» Rows of spatial question data
- - -
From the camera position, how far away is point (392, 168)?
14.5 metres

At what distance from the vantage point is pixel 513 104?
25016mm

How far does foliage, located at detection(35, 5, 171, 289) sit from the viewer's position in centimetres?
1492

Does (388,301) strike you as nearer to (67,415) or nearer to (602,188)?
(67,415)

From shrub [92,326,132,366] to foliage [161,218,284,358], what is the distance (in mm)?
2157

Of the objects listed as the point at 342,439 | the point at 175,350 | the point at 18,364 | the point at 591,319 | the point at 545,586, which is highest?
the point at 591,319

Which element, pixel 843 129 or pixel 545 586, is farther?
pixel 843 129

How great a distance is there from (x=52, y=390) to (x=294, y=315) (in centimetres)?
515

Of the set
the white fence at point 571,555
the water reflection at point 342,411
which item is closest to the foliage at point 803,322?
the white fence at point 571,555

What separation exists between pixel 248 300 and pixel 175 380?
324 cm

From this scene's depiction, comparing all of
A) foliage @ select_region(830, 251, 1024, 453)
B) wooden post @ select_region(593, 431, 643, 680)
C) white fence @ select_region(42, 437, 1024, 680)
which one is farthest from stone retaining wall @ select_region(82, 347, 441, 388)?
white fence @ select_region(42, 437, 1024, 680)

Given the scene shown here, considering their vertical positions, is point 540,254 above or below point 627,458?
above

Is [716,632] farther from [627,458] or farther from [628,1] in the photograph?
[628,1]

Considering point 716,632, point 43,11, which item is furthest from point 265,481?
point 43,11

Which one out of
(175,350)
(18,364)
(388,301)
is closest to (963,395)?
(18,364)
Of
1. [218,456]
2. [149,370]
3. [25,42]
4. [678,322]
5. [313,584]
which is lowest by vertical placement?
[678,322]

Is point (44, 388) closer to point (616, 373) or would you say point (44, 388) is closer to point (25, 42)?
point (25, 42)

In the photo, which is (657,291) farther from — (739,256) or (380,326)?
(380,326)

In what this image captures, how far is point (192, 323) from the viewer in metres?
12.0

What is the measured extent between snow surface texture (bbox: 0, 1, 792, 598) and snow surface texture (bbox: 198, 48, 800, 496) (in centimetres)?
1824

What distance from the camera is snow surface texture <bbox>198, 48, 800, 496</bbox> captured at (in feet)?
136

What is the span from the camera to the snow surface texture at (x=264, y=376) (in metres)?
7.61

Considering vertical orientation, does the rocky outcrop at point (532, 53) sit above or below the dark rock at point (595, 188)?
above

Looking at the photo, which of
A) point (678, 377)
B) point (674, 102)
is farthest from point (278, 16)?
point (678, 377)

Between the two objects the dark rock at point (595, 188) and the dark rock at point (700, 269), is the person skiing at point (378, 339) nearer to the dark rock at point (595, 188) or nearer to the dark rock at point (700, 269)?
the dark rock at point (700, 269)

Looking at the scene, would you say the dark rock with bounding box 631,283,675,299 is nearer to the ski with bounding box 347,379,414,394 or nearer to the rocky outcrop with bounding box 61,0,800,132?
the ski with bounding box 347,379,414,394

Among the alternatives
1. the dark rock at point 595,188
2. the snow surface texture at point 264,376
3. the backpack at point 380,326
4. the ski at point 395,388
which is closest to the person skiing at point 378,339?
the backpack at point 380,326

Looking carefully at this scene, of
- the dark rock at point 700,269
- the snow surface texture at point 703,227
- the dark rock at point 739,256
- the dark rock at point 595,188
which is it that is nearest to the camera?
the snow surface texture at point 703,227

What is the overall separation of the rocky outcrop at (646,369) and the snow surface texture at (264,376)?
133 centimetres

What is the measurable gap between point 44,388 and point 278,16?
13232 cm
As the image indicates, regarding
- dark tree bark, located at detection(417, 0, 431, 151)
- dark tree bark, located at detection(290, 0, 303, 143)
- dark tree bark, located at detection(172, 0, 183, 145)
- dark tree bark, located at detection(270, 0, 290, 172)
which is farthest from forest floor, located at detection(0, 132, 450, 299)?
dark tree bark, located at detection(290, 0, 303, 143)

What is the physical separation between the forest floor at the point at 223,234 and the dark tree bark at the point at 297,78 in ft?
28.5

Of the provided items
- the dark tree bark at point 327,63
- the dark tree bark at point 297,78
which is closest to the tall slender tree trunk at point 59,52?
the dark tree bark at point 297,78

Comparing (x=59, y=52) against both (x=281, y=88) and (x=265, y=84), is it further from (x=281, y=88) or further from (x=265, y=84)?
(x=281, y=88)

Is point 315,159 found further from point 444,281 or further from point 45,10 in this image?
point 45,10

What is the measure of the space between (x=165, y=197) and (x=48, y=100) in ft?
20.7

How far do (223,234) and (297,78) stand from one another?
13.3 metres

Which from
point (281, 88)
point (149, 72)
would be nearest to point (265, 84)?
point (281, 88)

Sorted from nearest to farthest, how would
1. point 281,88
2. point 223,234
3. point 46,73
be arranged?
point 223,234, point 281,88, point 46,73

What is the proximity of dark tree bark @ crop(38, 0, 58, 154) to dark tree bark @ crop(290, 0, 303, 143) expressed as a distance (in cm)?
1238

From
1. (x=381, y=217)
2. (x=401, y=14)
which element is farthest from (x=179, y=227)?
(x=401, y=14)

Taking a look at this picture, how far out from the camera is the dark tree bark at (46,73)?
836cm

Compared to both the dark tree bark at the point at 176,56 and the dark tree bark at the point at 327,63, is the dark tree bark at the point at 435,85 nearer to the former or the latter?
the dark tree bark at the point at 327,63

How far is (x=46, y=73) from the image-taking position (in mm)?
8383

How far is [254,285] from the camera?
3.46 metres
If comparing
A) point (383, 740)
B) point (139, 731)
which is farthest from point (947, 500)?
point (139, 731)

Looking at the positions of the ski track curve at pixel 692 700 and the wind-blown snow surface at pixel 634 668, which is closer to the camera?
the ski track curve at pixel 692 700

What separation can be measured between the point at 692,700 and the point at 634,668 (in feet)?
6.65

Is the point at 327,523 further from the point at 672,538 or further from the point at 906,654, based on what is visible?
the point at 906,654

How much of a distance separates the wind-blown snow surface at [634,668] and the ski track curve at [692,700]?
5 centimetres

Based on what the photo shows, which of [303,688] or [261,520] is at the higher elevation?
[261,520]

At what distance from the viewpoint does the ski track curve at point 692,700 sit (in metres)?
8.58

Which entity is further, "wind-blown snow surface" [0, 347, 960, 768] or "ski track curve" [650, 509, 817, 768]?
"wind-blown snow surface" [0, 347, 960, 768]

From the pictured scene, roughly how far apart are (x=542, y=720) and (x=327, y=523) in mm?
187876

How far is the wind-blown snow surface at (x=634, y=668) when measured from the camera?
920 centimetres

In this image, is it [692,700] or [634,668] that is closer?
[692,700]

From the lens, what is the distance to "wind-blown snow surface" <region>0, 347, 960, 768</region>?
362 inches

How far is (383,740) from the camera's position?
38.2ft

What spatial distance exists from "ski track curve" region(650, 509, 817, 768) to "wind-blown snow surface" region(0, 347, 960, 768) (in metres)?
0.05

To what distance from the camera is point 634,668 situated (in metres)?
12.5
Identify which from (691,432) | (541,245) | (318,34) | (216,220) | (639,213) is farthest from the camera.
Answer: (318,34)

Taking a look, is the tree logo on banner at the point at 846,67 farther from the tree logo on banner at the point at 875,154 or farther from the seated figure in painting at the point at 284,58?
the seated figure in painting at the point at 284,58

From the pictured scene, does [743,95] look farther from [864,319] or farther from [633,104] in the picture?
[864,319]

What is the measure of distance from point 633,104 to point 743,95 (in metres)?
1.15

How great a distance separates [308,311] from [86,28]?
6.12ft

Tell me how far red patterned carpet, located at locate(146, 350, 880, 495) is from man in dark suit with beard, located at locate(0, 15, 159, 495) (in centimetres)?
- - -
» STATED PROBLEM
Return all the data exactly as given.

» ANSWER BELOW
From the camera position, how far away is point (392, 168)?
14.5 metres

At what distance from the vantage point is pixel 513 104?
25016mm

How far does foliage, located at detection(35, 5, 171, 289) sit from the viewer's position in centimetres?
1492

Does (388,301) strike you as nearer to (67,415) or nearer to (602,188)?
(67,415)

From shrub [92,326,132,366] to foliage [161,218,284,358], what is the distance (in mm)?
2157

Of the objects listed as the point at 342,439 | the point at 175,350 | the point at 18,364 | the point at 591,319 | the point at 545,586, which is highest?
the point at 591,319

Which element, pixel 843 129 or pixel 545 586, is farther?
pixel 843 129

How great a distance is there from (x=52, y=390) to (x=294, y=315) (in centimetres)?
515

Of the set
the white fence at point 571,555
the water reflection at point 342,411
which item is closest to the foliage at point 803,322?
the white fence at point 571,555

What separation exists between pixel 248 300 and pixel 175 380?
324 cm

From this scene's depiction, comparing all of
A) foliage @ select_region(830, 251, 1024, 453)
B) wooden post @ select_region(593, 431, 643, 680)
C) white fence @ select_region(42, 437, 1024, 680)
which one is farthest from stone retaining wall @ select_region(82, 347, 441, 388)?
white fence @ select_region(42, 437, 1024, 680)

Given the scene shown here, considering their vertical positions, is point 540,254 above or below point 627,458?
above

Is [716,632] farther from [627,458] or farther from [628,1] in the photograph?
[628,1]

Considering point 716,632, point 43,11, which item is furthest from point 265,481?
point 43,11

Which one out of
(175,350)
(18,364)
(388,301)
is closest to (963,395)?
(18,364)
Of
1. [218,456]
2. [149,370]
3. [25,42]
4. [678,322]
5. [313,584]
which is lowest by vertical placement?
[678,322]

Is point (44, 388) closer to point (616, 373) or would you say point (44, 388) is closer to point (25, 42)?
point (25, 42)

In the photo, which is (657,291) farther from — (739,256) or (380,326)?
(380,326)

In what this image captures, how far is point (192, 323) from the viewer in metres?
12.0

What is the measured extent between snow surface texture (bbox: 0, 1, 792, 598) and snow surface texture (bbox: 198, 48, 800, 496) (in centimetres)?
1824

What distance from the camera is snow surface texture <bbox>198, 48, 800, 496</bbox> captured at (in feet)?
136

What is the span from the camera to the snow surface texture at (x=264, y=376) (in metres)?
7.61

Considering vertical orientation, does the rocky outcrop at point (532, 53) sit above or below the dark rock at point (595, 188)?
above

Looking at the photo, which of
A) point (678, 377)
B) point (674, 102)
is farthest from point (278, 16)?
point (678, 377)

Between the two objects the dark rock at point (595, 188) and the dark rock at point (700, 269), is the person skiing at point (378, 339) nearer to the dark rock at point (595, 188) or nearer to the dark rock at point (700, 269)?
the dark rock at point (700, 269)

Looking at the scene, would you say the dark rock with bounding box 631,283,675,299 is nearer to the ski with bounding box 347,379,414,394 or nearer to the rocky outcrop with bounding box 61,0,800,132?
the ski with bounding box 347,379,414,394

Among the alternatives
1. the dark rock at point 595,188
2. the snow surface texture at point 264,376
3. the backpack at point 380,326
4. the ski at point 395,388
which is closest to the person skiing at point 378,339?
the backpack at point 380,326

Looking carefully at this scene, of
- the dark rock at point 700,269
- the snow surface texture at point 703,227
- the dark rock at point 739,256
- the dark rock at point 595,188
which is it that is nearest to the camera?
the snow surface texture at point 703,227

What is the overall separation of the rocky outcrop at (646,369) and the snow surface texture at (264,376)?
133 centimetres

What is the measurable gap between point 44,388 and point 278,16?
13232 cm
As the image indicates, regarding
- dark tree bark, located at detection(417, 0, 431, 151)
- dark tree bark, located at detection(290, 0, 303, 143)
- dark tree bark, located at detection(172, 0, 183, 145)
- dark tree bark, located at detection(270, 0, 290, 172)
which is farthest from forest floor, located at detection(0, 132, 450, 299)?
dark tree bark, located at detection(290, 0, 303, 143)

What is the physical separation between the forest floor at the point at 223,234 and the dark tree bark at the point at 297,78 in ft?
28.5

Of the provided items
- the dark tree bark at point 327,63
- the dark tree bark at point 297,78
which is closest to the tall slender tree trunk at point 59,52?
the dark tree bark at point 297,78

Comparing (x=59, y=52) against both (x=281, y=88) and (x=265, y=84), is it further from (x=281, y=88) or further from (x=265, y=84)?
(x=281, y=88)

Is point 315,159 found further from point 444,281 or further from point 45,10 in this image?
point 45,10

What is the measure of the space between (x=165, y=197) and (x=48, y=100) in ft?
20.7

How far do (223,234) and (297,78) stand from one another?
13.3 metres

Which from
point (281, 88)
point (149, 72)
would be nearest to point (265, 84)?
point (281, 88)

Sorted from nearest to farthest, how would
1. point 281,88
2. point 223,234
3. point 46,73
be arranged?
point 223,234, point 281,88, point 46,73

What is the proximity of dark tree bark @ crop(38, 0, 58, 154) to dark tree bark @ crop(290, 0, 303, 143) expressed as a distance (in cm)?
1238

From
1. (x=381, y=217)
2. (x=401, y=14)
which element is farthest from (x=179, y=227)?
(x=401, y=14)

Taking a look at this picture, how far out from the camera is the dark tree bark at (46,73)?
836cm

Compared to both the dark tree bark at the point at 176,56 and the dark tree bark at the point at 327,63, is the dark tree bark at the point at 435,85 nearer to the former or the latter?
the dark tree bark at the point at 327,63

How far is (x=46, y=73) from the image-taking position (in mm)?
8383

How far is [254,285] from the camera?
3.46 metres
If comparing
A) point (383, 740)
B) point (139, 731)
which is farthest from point (947, 500)?
point (139, 731)

Looking at the positions of the ski track curve at pixel 692 700 and the wind-blown snow surface at pixel 634 668, which is closer to the camera?
the ski track curve at pixel 692 700

What separation can be measured between the point at 692,700 and the point at 634,668 (in feet)?
6.65

Is the point at 327,523 further from the point at 672,538 or further from the point at 906,654, based on what is visible?
the point at 906,654

How much of a distance separates the wind-blown snow surface at [634,668] and the ski track curve at [692,700]?
5 centimetres

Based on what the photo shows, which of [303,688] or [261,520] is at the higher elevation?
[261,520]

At what distance from the viewpoint does the ski track curve at point 692,700 sit (in metres)?
8.58

Which entity is further, "wind-blown snow surface" [0, 347, 960, 768] or "ski track curve" [650, 509, 817, 768]?
"wind-blown snow surface" [0, 347, 960, 768]

From the pictured scene, roughly how far apart are (x=542, y=720) and (x=327, y=523) in mm?
187876

How far is the wind-blown snow surface at (x=634, y=668) when measured from the camera?
920 centimetres

In this image, is it [692,700] or [634,668] that is closer?
[692,700]

From the lens, what is the distance to "wind-blown snow surface" <region>0, 347, 960, 768</region>?
362 inches

How far is (383,740) from the camera's position?
38.2ft

What spatial distance exists from "ski track curve" region(650, 509, 817, 768) to "wind-blown snow surface" region(0, 347, 960, 768) (in metres)?
0.05

To what distance from the camera is point 634,668 situated (in metres)?
12.5
Identify which from (691,432) | (541,245) | (318,34) | (216,220) | (639,213) is farthest from the camera.
Answer: (318,34)

Taking a look, is the tree logo on banner at the point at 846,67 farther from the tree logo on banner at the point at 875,154 or farther from the seated figure in painting at the point at 284,58?
the seated figure in painting at the point at 284,58

From the pictured scene, does [743,95] look farther from [864,319] or farther from [633,104] in the picture?
[864,319]

What is the measure of distance from point 633,104 to point 743,95 (in metres)?
1.15

How great a distance separates [308,311] from [86,28]?
6.12ft

Tell me how far red patterned carpet, located at locate(146, 350, 880, 495) is from man in dark suit with beard, located at locate(0, 15, 159, 495) (in centimetres)?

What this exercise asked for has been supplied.